Normally, I don’t have much patience for the whining on the left about the Blue Dog democrats — who were sliced in half on Tuesday, losing at least 28 of their 54 seats. When they lose, the Democrats lose control of the Congress. This year, however, I do feel that there is an argument that, to an extent, the Dogs brought this on themselves by being penny-wise, dogpound-foolish. The argument goes like this: a larger stimulus package might have helped the economy recover at a faster clip, but the Dogs opposed it on fiscal responsibility grounds. A second argument: the public really has had it with Wall Street, but the Dogs helped water down the financial regulatory bill, gutting the too-big-to-fail provisions. There is real merit to both points. If the stimulus had been bigger and the financial reform package clearer and stronger, the public would have had a different — and, I believe, more positive — sense of the President’s agenda.

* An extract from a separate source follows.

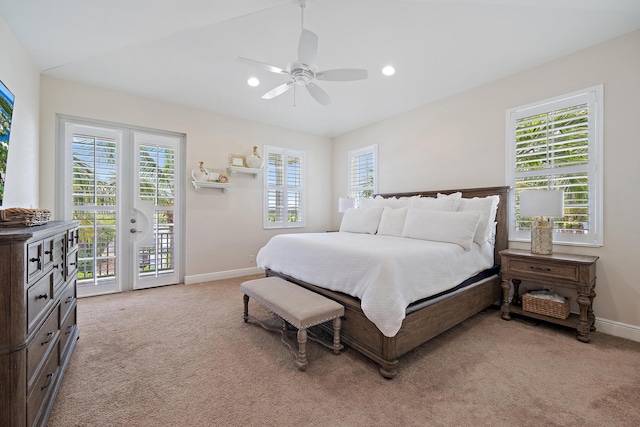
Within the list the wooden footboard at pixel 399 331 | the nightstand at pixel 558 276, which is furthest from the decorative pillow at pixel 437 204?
the wooden footboard at pixel 399 331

And don’t forget cramdown legislation! Blue Dogs helped weaken it in the House (though it eventually passed) and centrist Dems then killed it in the Senate. If it had passed, it would have moderated the foreclosure debacle, and it would have done so via judges, thus insulating Obama from charges that he was personally helping unworthy homeowners avoid paying the price of their granite countertops.
Would these things have made the difference for Democrats? I’d say there’s a pretty good case to be made. A stronger economy combined with a bit more populist bashing of Wall Street could have been the difference between underperforming by ten seats and overperforming by ten seats. Too late now, though. Reducing economic misery just isn’t on the legislative agenda anymore.